Chicken Roll with Assorted Wild Rice
Ivy NG, President, Hong Kong Nutrition Association, said, "Vegetables and assorted wild rice are rich in dietary fibre. The crispiness of vegetables and softness of assorted wild rice create a textural contrast. One can easily increase the intake of dietary fibre with the colourful dish and the sour and spicy sauce."
Ingredients (Serve 2):
Assorted Wild Rice (Red Hom Mali Rice, Kam Doi Muzer Rice, Thai Brown Hom Mali Rice, Hom Kularp Rice, Thai Brown Glutinous Rice and Thai Hom Mali Rice) | 1/4 bowl |
Carrot | 1/2 piece |
Cucumber | 1/6 piece |
Shallot | 1 piece |
Peanut | 2 tablespoons |
Spring Onion | 1 stalk |
Canola oil | 2 teaspoons |
Skinless Chicken | 50 gm (about 1 1/2 taels) |
Vietnamese Spring Roll Sheet | 3 sheets |
Water | 3 teaspoons |
Chinese Lettuce | 6 pieces |
Mung Bean Sprouts | 20 gm (about 1/2 tael) |
Basil | 9 leaves |
Sour and Spicy Sauce Ingredients:
Garlic | 1 clove |
Chilli | 1 piece |
Lime | 2 pieces |
Seasonings:
Salt | 1/5 teaspoon |
Sugar | 1 teaspoon |
Rice vinegar | 1 teaspoon |
Boiled water | 3 teaspoons |
Cooking Method:
1. | Rinse rice and soak for 1 hour. Add water and steam until done. |
2. | Shred carrot and cucumber. Set aside. |
3. | Slice shallot. Roast peanuts and shallot till aromatic.
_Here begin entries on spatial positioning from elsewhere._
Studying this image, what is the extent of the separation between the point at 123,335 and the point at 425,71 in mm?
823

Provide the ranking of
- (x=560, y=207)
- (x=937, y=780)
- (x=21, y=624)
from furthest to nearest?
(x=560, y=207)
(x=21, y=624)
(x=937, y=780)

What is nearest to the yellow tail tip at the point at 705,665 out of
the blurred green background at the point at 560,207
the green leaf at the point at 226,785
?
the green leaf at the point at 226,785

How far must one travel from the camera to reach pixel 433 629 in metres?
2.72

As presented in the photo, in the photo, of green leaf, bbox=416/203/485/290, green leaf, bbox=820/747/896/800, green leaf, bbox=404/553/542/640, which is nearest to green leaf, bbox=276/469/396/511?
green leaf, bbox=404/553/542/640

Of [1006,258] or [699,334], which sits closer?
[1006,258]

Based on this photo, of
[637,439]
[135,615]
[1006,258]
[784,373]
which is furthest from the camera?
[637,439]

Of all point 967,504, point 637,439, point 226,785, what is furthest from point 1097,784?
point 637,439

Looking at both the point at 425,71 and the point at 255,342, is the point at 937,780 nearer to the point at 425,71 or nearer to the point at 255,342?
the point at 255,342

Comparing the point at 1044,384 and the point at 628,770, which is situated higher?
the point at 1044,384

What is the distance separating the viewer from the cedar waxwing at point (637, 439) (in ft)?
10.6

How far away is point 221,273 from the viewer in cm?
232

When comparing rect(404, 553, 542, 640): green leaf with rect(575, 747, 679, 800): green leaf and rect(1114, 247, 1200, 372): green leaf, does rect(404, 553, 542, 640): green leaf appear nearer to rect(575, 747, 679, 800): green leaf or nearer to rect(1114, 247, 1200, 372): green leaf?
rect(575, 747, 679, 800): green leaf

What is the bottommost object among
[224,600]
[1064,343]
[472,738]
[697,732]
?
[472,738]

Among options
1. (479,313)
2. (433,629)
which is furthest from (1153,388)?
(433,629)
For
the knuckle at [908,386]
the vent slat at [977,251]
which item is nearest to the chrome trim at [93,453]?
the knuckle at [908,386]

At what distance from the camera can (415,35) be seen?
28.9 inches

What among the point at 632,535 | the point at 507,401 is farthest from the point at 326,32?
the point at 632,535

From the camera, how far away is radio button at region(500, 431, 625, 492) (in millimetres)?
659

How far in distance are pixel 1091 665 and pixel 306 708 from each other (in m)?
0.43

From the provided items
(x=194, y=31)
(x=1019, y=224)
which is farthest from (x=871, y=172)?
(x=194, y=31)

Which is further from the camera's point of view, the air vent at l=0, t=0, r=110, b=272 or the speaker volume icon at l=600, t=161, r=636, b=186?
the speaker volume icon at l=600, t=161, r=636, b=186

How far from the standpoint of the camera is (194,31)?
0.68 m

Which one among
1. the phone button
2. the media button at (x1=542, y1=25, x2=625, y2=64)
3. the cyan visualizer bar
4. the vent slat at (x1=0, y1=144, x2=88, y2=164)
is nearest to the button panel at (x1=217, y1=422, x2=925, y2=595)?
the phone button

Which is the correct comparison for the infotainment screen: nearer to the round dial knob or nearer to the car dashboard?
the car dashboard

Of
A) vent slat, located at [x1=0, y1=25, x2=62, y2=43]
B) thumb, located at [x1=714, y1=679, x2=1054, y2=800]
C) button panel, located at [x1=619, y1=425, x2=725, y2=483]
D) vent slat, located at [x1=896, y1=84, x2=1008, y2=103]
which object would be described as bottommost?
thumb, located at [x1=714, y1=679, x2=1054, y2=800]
Crush peanuts and set aside. |
4. | Dice spring onion. Add heated canola oil over the chopped spring onion and set aside. |
5. | Cook chicken in boiling water. Cut them into strips and set aside. |
6. | Spread water on the spring roll sheet to soften. Place 2 pieces of Chinese lettuce on the sheet. Then evenly place assorted rice, cucumbers, carrots, mung bean sprouts, peanuts, shallots, spring onion and basil. |
7. | Roll up and trim the two ends. Cut the roll in half and serve with sour and spicy sauce. |
Method (Sour and Spicy Souce) :
1. | Mince garlic and chilli. Add squeezed lime juice, rice vinegar, sugar, salt and boiled water. Mix well. |
Per Serving:
Energy (Kcal) | 281 |
Carbohydrate (gm) | 34 |
Protein (gm) | 13 |
Fat (gm) | 12 |
Sugar (gm) | 6 |
Sodium (mg) | 282 |
The energy and nutrient content are estimated according to information from the USDA Nutrient Data Laboratory. Values are for reference use only.